Creative Work Didn't Die. It Just Got Devalued.
Let's be honest about what happened, because the industry is still telling itself a comforting story.
AI didn't kill creativity. Creativity is fine. What AI killed is the pricing power of execution. The hours of crafting a deck, polishing copy, comping a layout, producing a variant — that work is still happening, but the market's willingness to pay premium rates for it is evaporating. Once the marginal cost of producing a "good enough" version drops to near zero, the market reprices the entire category downward. That's not cultural decline. That's basic economics.
This explains the strange feeling everyone in creative roles has right now: the work feels just as hard, the outputs feel just as polished, but the value the market assigns to it keeps shrinking. You're not imagining it. The market has decided that "good enough" is, in fact, good enough — for most use cases. And "most use cases" is where most of the revenue lived.
The defensive reflex is to argue that AI can't really be creative, that the ideas are still derivative, that humans bring something irreplaceable. All of that is partially true and almost entirely beside the point. Markets don't pay for irreplaceability in theory. They pay for outcomes.

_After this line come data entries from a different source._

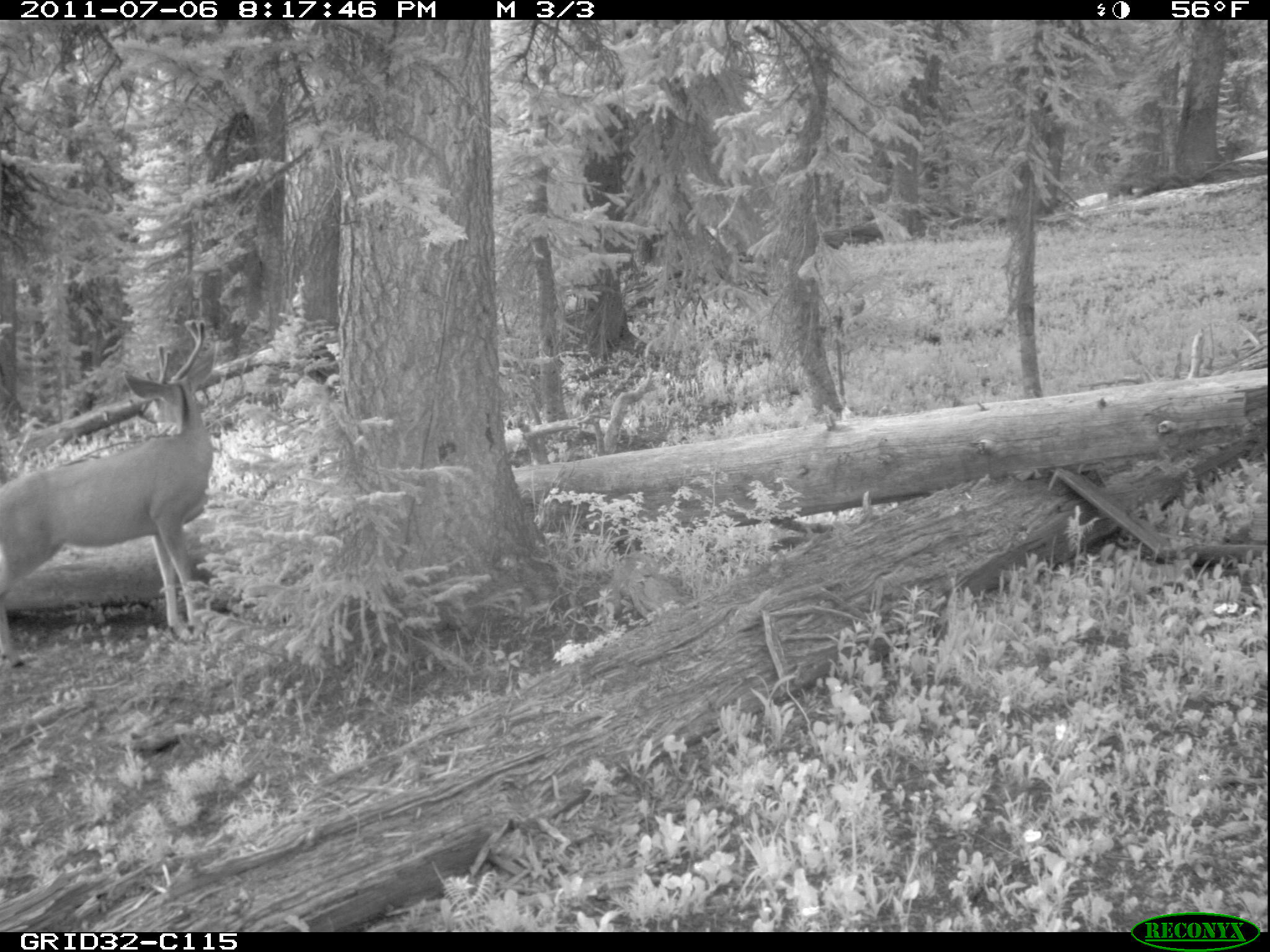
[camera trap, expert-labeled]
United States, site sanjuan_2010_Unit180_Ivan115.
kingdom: Animalia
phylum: Chordata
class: Mammalia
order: Artiodactyla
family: Cervidae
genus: Odocoileus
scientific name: Odocoileus hemionus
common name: mule deer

If a "good enough" output gets the result for one tenth the cost, the buyer will choose it, and feel reasonable doing so. The premium tier will survive — it always does — but it will be smaller, more specialized, and harder to enter than it used to be.
There's a more useful distinction underneath all of this. Generating ideas and selecting ideas are different acts. AI is extraordinarily good at the first and largely useless at the second. It can produce a thousand directions. It cannot tell you which one is the right direction for this brand, this moment, this audience, this risk. That selection — done well — is closer to taste, judgment, and editorial nerve than to "creativity" in the romantic sense. And that's where the remaining pricing power lives.

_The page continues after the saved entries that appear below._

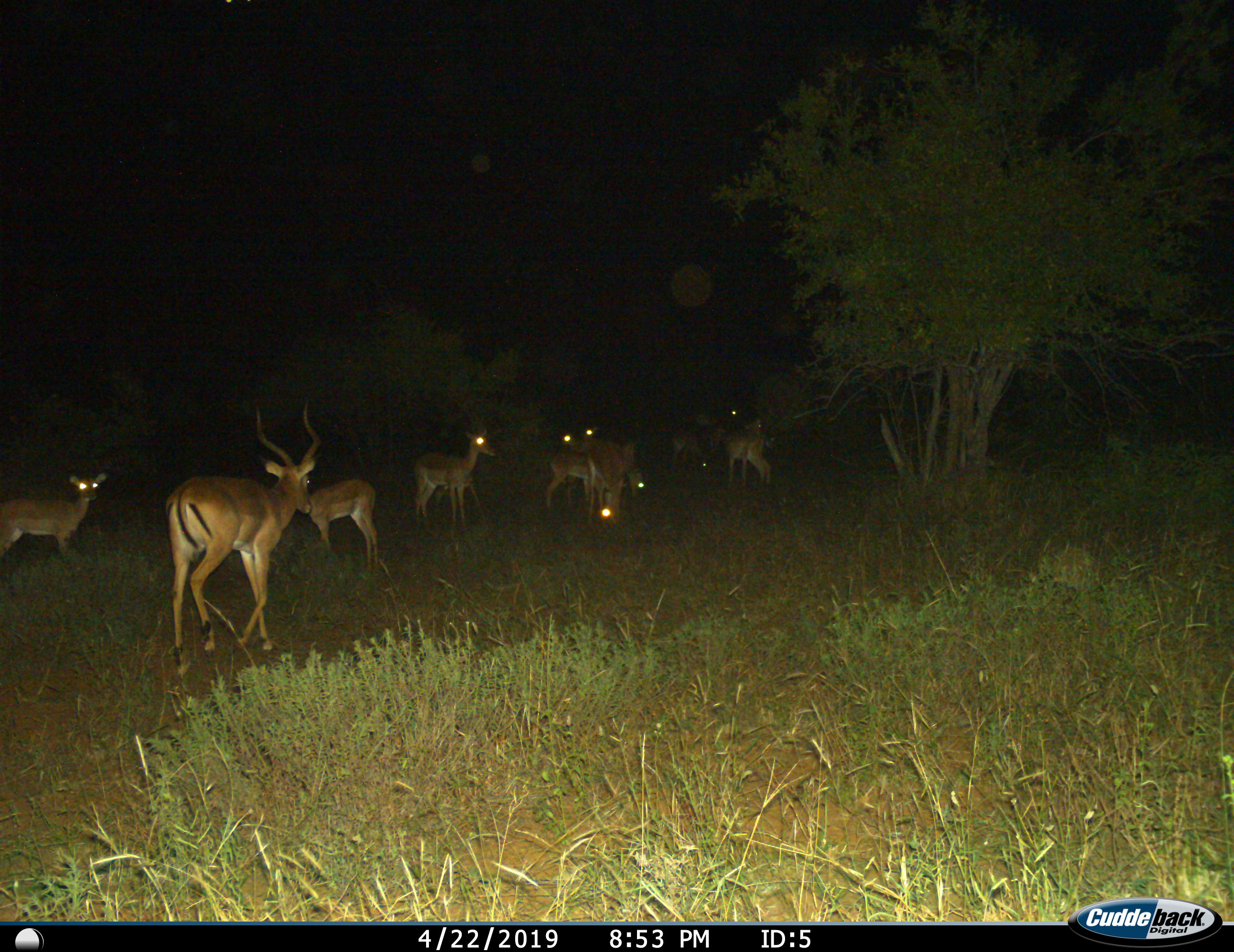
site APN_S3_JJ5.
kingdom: Animalia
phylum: Chordata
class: Mammalia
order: Artiodactyla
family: Bovidae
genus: Aepyceros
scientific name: Aepyceros melampus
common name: impala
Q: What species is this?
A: Impala (Aepyceros melampus).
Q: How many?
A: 11-50.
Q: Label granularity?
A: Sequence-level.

Here's the part the industry doesn't like to admit: a lot of what was sold as "creative work" for the last twenty years was actually production work in a creative wrapper. The wrapper is what's getting commoditized. The strategic, editorial, perspective-driven work — the work of deciding what should exist — is not getting commoditized. But it was always a smaller share of the spend than the industry pretended.
Companies have made this worse by misunderstanding what they were buying. They assumed they were paying for ideas. They were largely paying for execution capacity, and they're now realizing they don't need to pay as much for it. Agencies that responded by leaning further into volume — more decks, more variants, more retainers — accelerated their own devaluation. The ones repositioning around judgment, point of view, and risk-bearing decisions are the ones holding rates.
Creative work isn't dead. The economics under it just shifted, and the people who keep pricing the old way will keep losing. Reprice the work, or get repriced.